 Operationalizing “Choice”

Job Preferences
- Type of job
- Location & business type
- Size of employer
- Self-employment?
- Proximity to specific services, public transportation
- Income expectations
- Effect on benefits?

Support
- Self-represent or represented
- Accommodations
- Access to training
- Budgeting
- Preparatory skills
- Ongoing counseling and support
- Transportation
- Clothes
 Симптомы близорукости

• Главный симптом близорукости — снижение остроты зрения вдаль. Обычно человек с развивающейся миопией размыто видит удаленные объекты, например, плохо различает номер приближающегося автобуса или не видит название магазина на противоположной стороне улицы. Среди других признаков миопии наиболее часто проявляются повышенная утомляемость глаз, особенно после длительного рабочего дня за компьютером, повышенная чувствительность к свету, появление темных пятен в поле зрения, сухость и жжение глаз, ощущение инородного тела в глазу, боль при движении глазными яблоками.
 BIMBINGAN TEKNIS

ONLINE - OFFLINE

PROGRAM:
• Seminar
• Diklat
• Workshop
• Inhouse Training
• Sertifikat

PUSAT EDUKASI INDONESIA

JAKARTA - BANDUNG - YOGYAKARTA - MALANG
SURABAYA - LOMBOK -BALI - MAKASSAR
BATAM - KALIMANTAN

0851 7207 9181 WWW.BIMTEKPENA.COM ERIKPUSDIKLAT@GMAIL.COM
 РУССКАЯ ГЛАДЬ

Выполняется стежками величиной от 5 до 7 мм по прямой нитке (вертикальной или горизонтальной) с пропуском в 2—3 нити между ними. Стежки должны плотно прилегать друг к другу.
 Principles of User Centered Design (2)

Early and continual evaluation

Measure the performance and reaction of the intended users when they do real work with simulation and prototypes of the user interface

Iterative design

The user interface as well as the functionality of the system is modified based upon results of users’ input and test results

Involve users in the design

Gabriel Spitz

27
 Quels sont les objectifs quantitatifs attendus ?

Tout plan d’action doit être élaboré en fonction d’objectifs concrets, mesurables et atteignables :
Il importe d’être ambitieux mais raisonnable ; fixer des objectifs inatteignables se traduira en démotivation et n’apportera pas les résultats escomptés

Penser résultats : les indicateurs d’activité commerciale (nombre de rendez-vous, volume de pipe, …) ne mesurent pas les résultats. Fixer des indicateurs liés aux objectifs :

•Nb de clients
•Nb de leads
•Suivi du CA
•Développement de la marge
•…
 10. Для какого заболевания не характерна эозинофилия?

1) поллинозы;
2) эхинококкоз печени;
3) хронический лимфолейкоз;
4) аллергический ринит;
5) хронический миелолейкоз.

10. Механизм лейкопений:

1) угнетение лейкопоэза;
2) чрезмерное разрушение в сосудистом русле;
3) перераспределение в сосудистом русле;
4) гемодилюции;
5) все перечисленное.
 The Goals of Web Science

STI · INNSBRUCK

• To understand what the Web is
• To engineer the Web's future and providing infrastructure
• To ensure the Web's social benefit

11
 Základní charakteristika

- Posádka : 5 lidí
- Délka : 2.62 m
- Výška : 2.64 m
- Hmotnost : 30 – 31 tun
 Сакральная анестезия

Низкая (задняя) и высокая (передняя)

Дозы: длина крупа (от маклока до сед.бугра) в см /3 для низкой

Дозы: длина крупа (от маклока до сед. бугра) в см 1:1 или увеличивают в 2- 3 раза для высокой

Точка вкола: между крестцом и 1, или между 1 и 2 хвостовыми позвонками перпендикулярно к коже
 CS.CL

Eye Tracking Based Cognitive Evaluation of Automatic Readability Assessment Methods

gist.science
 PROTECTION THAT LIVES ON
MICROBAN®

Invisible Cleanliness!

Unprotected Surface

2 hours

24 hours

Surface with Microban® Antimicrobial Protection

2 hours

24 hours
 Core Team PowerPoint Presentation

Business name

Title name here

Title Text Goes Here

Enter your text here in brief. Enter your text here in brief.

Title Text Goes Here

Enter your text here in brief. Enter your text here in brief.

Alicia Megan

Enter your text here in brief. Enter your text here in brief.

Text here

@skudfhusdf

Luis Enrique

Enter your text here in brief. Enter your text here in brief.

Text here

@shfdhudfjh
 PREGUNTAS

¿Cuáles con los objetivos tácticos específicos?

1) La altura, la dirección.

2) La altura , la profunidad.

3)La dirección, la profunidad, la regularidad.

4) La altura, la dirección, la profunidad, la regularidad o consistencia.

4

*Task instructions*: Each line from the top of the records through the one with "Quels sont les" should be returned exactly. Leave out everything else.

*Task answer*:
 Operationalizing “Choice”

Job Preferences
- Type of job
- Location & business type
- Size of employer
- Self-employment?
- Proximity to specific services, public transportation
- Income expectations
- Effect on benefits?

Support
- Self-represent or represented
- Accommodations
- Access to training
- Budgeting
- Preparatory skills
- Ongoing counseling and support
- Transportation
- Clothes
 Симптомы близорукости

• Главный симптом близорукости — снижение остроты зрения вдаль. Обычно человек с развивающейся миопией размыто видит удаленные объекты, например, плохо различает номер приближающегося автобуса или не видит название магазина на противоположной стороне улицы. Среди других признаков миопии наиболее часто проявляются повышенная утомляемость глаз, особенно после длительного рабочего дня за компьютером, повышенная чувствительность к свету, появление темных пятен в поле зрения, сухость и жжение глаз, ощущение инородного тела в глазу, боль при движении глазными яблоками.
 BIMBINGAN TEKNIS

ONLINE - OFFLINE

PROGRAM:
• Seminar
• Diklat
• Workshop
• Inhouse Training
• Sertifikat

PUSAT EDUKASI INDONESIA

JAKARTA - BANDUNG - YOGYAKARTA - MALANG
SURABAYA - LOMBOK -BALI - MAKASSAR
BATAM - KALIMANTAN

0851 7207 9181 WWW.BIMTEKPENA.COM ERIKPUSDIKLAT@GMAIL.COM
 РУССКАЯ ГЛАДЬ

Выполняется стежками величиной от 5 до 7 мм по прямой нитке (вертикальной или горизонтальной) с пропуском в 2—3 нити между ними. Стежки должны плотно прилегать друг к другу.
 Principles of User Centered Design (2)

Early and continual evaluation

Measure the performance and reaction of the intended users when they do real work with simulation and prototypes of the user interface

Iterative design

The user interface as well as the functionality of the system is modified based upon results of users’ input and test results

Involve users in the design

Gabriel Spitz

27
 Quels sont les objectifs quantitatifs attendus ?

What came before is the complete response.